How does the main character change in "There Will Come Soft Rains"?
The house goes from ignoring the fact that its humans are no longer there to frantically trying to save itself.
There are no living beings in most of the story. The closest we come is a dog that drags itself into the house barely alive, and then dies. The people have turned into silhouettes of white paint against the burned-black house.
The five spots of paint—the man, the woman, the children, the ball—remained. The rest was a thin charcoaled layer.
Although there may be no living beings in most of the story, there are plenty of mechanical ones. The house itself is fully automated. It functions in a completely self-sufficient way, and takes care of the humans too. It cooks them breakfast and cleans up after them. It even reads them bedtime poems.
The house is described as dying. It lights a cigar for the man, who is now a spot of paint. Instead of being smoked and put out, the cigar ignites a fire that threatens the house.

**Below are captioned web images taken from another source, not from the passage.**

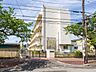 周辺：市川市立曽谷小学校まで約890m（徒歩12分）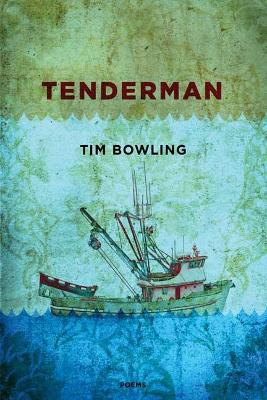 Tenderman book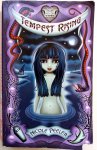 Peeler, Nicole - Tempest Rising (ENGELSTALIG)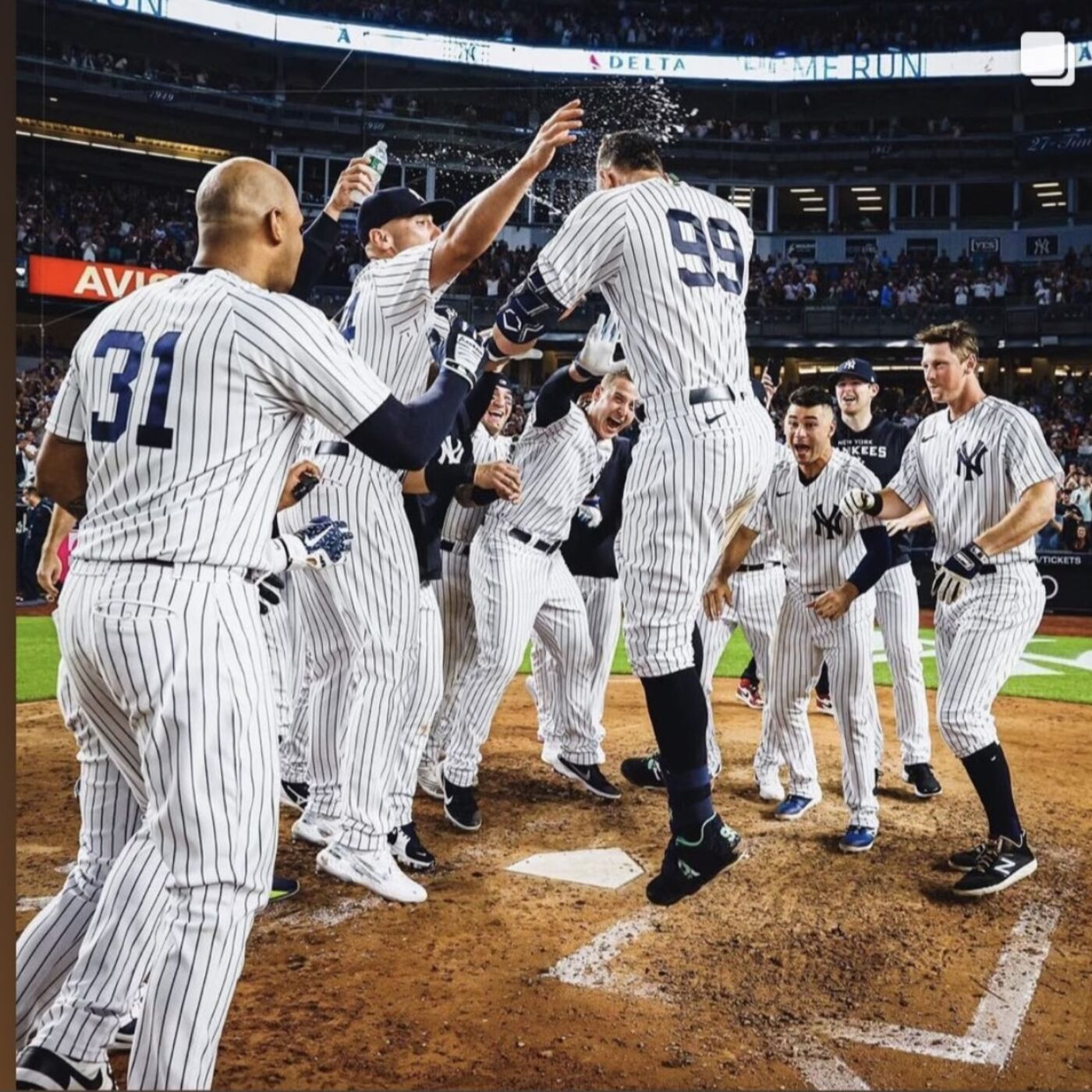 JD TALKIN SPORTS #1074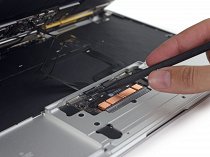 Новый MacBook Pro бесполезно нести в ремонт 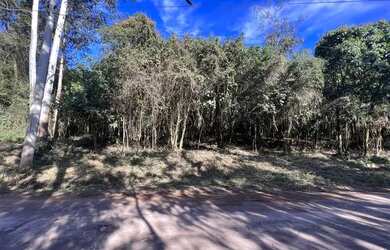 Imagem: A fazenda possui 1.100m² de Área e está localizado em Fazenda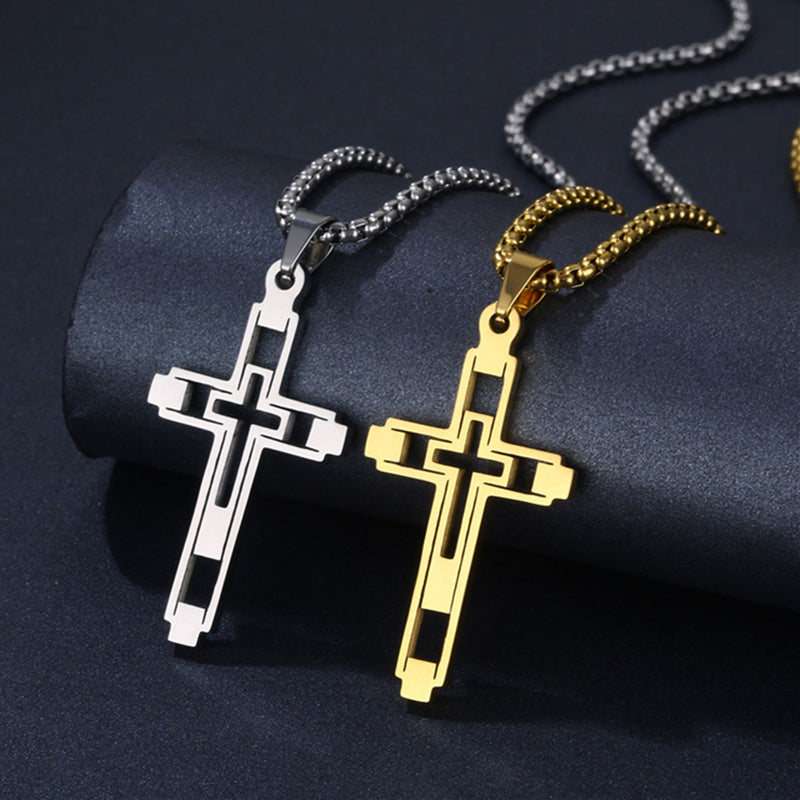 Dazzling Design by DD Kreuz NEHEMIA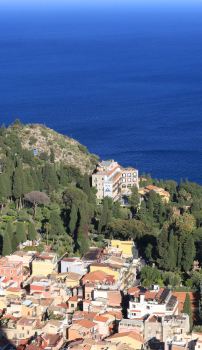 Taormina hotels with Luggage storage | Trip.com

"Fire!" screamed a voice. The house lights flashed, water pumps shot water from the ceilings. But the solvent spread on the linoleum, licking, eating, under the kitchen door, while the voices took it up in chorus: "Fire, fire, fire!" The house tried to save itself.
The house is described with anthropomorphism, reinforcing the idea that it is in fact the main character. The house goes from blissful ignorance to acknowledgement of a full-fledged threat. The little robots are not able to save it. It does not have enough water to put out the fire. As much as it tries, the house is destroyed. Nature takes back the land, and all traces of humanity are gone.